[Goal of the exercise]: Extract each line of the rows below that contains the word "seen". Uppercase and lowercase letters count as different.

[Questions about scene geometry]

================

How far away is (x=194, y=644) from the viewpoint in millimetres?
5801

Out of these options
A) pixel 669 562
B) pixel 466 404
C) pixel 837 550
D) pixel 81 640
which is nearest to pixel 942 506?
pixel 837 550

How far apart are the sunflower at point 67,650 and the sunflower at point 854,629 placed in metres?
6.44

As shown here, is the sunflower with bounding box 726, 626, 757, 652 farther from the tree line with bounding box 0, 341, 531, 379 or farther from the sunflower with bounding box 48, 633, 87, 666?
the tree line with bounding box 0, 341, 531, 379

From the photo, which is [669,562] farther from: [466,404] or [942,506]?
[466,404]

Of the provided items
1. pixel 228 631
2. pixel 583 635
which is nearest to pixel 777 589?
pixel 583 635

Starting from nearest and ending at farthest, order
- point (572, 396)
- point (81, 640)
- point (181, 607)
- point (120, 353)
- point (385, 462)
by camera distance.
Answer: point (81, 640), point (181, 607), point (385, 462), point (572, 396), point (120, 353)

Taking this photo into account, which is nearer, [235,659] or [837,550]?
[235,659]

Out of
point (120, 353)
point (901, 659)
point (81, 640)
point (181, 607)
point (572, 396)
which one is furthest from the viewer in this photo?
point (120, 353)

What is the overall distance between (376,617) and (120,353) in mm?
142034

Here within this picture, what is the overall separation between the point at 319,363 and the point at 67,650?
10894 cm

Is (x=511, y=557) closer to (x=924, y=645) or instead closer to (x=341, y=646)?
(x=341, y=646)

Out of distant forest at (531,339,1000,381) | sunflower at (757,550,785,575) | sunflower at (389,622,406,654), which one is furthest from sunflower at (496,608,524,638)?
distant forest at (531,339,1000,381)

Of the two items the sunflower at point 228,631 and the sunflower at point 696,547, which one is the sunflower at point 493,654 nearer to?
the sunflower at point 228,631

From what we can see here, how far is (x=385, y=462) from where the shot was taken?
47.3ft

================

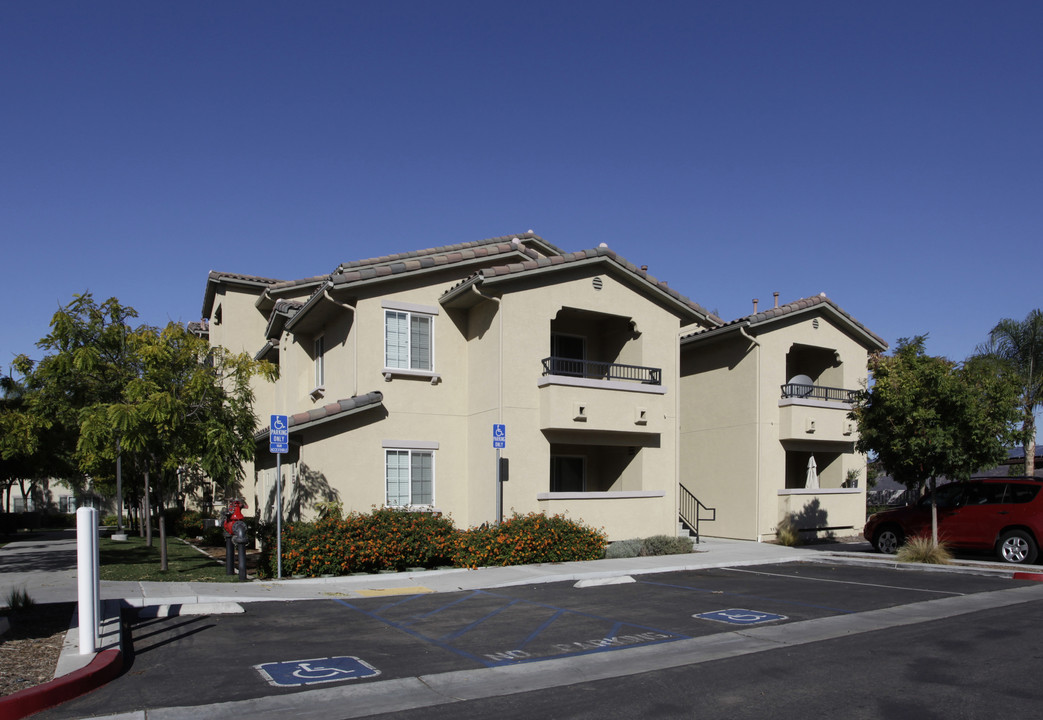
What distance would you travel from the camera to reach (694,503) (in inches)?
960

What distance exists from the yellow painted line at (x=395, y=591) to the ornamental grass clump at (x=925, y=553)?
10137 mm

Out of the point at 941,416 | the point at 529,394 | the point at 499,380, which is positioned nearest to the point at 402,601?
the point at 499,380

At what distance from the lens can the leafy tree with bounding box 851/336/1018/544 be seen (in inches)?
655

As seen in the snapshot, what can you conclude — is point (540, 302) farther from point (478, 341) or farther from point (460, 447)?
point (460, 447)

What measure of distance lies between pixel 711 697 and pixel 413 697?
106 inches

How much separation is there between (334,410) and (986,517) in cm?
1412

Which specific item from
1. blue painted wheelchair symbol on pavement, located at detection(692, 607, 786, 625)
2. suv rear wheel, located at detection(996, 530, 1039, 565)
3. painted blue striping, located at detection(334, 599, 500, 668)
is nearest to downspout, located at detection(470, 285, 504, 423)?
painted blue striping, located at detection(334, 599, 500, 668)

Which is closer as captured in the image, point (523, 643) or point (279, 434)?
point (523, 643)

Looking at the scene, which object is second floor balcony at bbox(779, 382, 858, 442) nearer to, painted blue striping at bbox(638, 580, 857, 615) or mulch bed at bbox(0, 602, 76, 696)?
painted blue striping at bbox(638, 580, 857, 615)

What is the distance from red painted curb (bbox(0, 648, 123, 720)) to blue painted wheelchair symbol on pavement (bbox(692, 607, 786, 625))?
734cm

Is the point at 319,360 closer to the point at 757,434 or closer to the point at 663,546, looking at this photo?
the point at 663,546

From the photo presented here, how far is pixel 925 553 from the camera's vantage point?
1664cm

================

[The reply]:
At what distance from the lens can the leafy tree with bounding box 851/336/1018/544 be seen (in inches)?
As seen in the snapshot, what can you conclude — is point (540, 302) farther from point (478, 341) or farther from point (460, 447)?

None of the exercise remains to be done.